Racial dynamics behind anti-Asian hate crime


Leo Gilad

Chronicle Reporter

People who exist outside of the white experience have enormous shoes to fill. If one lives in a white-dominated society, one lives in fear of ostracization, one lives in fear of the day their white-card is revoked and they’re dismissed into the annals of history. 

“The moment the news came to me in January that COVID-19 was a thing… and that it started in China, I knew at that instant that I wouldn’t be at peace with who I am.” These words came from Ashley Jung; a student at Hollywood High and a member of the Asian Student Union. “One of my close friends, who is Korean, had a cold during February and she didn’t even dare to sneeze or cough next to her classmates. Because she knew what kind of comments she would get.”

African-American culture, Asian-American culture, Latin-American culture are all only as valuable as the profit they produce. A minority group that proves too inconvenient for the powers that be ends up falling to the wayside of government priority. Native Americans, for example, inconveniently upset the colonial fairy tale propagated by Americanism, and thus they receive just about zilch from the government. 

The pattern repeats itself ad infinitum throughout American history. Asian migrants in the late 1800’s brought with them economic growth in the form of cheap labor (sound familiar?) but were castigated from society after the San Francisco plague of 1900, which originated in Chinatown. A minority is only as valuable as the power it bends to. 

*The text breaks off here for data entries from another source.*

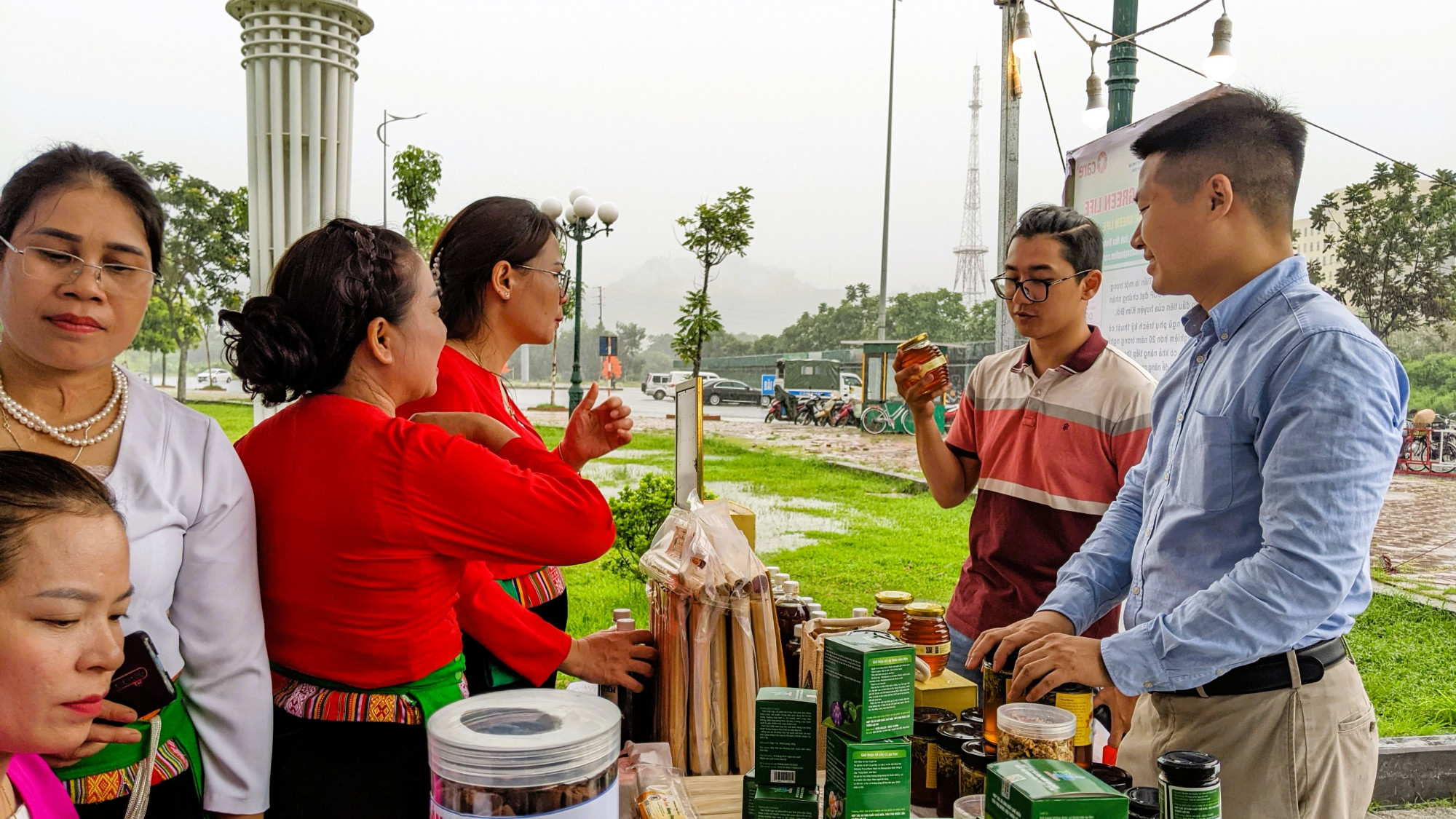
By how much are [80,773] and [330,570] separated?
349 millimetres

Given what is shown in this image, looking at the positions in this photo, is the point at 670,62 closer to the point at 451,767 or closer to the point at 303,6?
the point at 303,6

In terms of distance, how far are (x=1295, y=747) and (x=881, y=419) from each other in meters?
14.8

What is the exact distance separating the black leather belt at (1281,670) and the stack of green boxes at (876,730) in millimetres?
574

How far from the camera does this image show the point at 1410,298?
4.80 meters

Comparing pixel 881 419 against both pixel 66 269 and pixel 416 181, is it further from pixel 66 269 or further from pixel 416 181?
pixel 66 269

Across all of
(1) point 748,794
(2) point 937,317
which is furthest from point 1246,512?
(2) point 937,317

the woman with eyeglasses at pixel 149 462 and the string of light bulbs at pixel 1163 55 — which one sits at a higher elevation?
the string of light bulbs at pixel 1163 55

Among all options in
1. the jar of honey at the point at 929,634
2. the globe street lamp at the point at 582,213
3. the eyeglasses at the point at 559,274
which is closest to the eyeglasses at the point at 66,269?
the eyeglasses at the point at 559,274

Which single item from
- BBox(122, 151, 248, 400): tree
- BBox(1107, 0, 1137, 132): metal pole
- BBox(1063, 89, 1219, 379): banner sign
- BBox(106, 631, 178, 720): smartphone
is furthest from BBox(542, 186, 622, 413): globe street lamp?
BBox(106, 631, 178, 720): smartphone

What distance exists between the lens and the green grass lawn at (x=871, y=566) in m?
4.71

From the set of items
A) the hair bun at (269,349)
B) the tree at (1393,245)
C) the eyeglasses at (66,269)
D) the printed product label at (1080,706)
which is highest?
the tree at (1393,245)

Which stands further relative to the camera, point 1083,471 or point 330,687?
point 1083,471

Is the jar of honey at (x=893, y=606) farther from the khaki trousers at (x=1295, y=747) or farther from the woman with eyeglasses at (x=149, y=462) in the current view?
the woman with eyeglasses at (x=149, y=462)

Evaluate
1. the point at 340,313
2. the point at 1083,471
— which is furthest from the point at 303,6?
the point at 1083,471
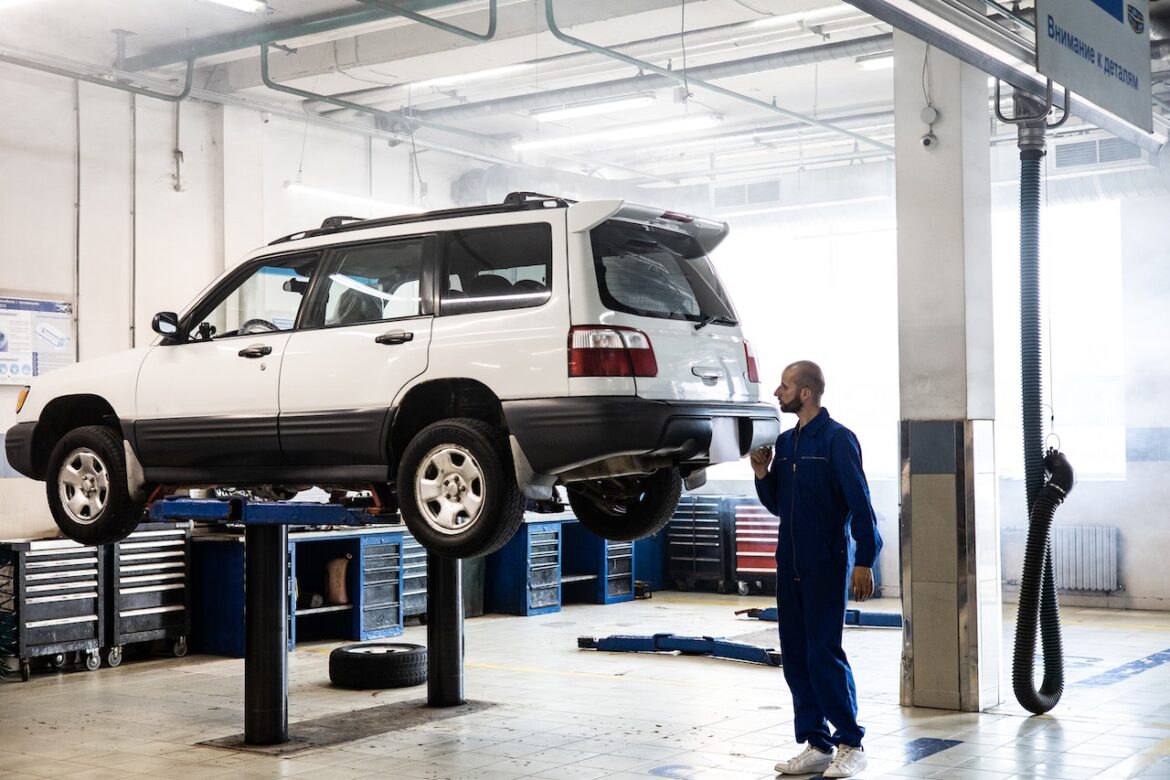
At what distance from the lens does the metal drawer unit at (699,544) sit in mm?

The myth of the model minority of the Asian American (and of the Jewish American, to a degree) reflects white-majority discomfort with the idea of minorities superseding white control of society. As Asian student Bhada Yun said. “There’s definitely the notion that Asians are the ‘weaker’ and ‘softer’ race, the one that is less likely to incite violence or fight back in general. This ties in with the model minority myth stating the Asians are the perfect minority in American society,” 

Asians are only as perfect as the stereotype they fulfill and the submissive role they’re expected to play. ‘Sure, their culture is great and all, but if they’re bringing coronavirus to the US they shouldn’t expect to be treated fairly.’ The mindset of the privileged tends to overlook nuance, instead expecting all deviations of color, creed, sect, sex, or gender to fall into an easily controllable category. A minority is only as valuable as the role it fulfills in the white-controlled power dynamic.

Different minorities encounter different forms of oppression. In fact, some Asian students were surprised by the rise in hate crimes. Not every minority faces hate crimes on a consistent basis. “Especially in such a diverse place like LA I haven’t really heard about any violent hate crimes directed to the Asian community… at least, it wasn’t labeled a ‘hate crime’… just a being in a bad place at the wrong time,” said Asian Student Union member Elan Bernardo, a senior.

And as we can see from the rise of anti-Asian hate crime, mythologized minorities face dangerous scapegoating in the face of crisis. “I just bought six bottles of pepper spray for my entire family… My dad never wants me out of the house without him,” said Ashley, a sophomore.

Asian-Americans are a relatively small minority in the US, only accounting for roughly 6% of our country’s population. It begs the question, how can non-Asians help? How can we be allies, in crisis and outside of it? As Yun puts it, “I think the best way non-Asians can help is just… befriending Asians and keeping an open mind to their culture, society, and individuality. The best way to establish that an Asian ‘belongs in this country’ is literally by befriending them and accepting them into your social group. Go out and support local Asian businesses, restaurants, and communities.”

Anti-Asian rhetoric and media is so ingrained in American pop culture that when it manifests itself into the real world, we’re shocked by it. The portrayal of the Asian-American as bookish, submissive, and emasculated leads us to view Asian-Americans as a separate entity from the broader American population, and as a ‘quirky’ alien that needs to either assimilate or face the scorn of the majority. Educating oneself on the struggles of racial and ethnic minorities is a good starting point for becoming an ally.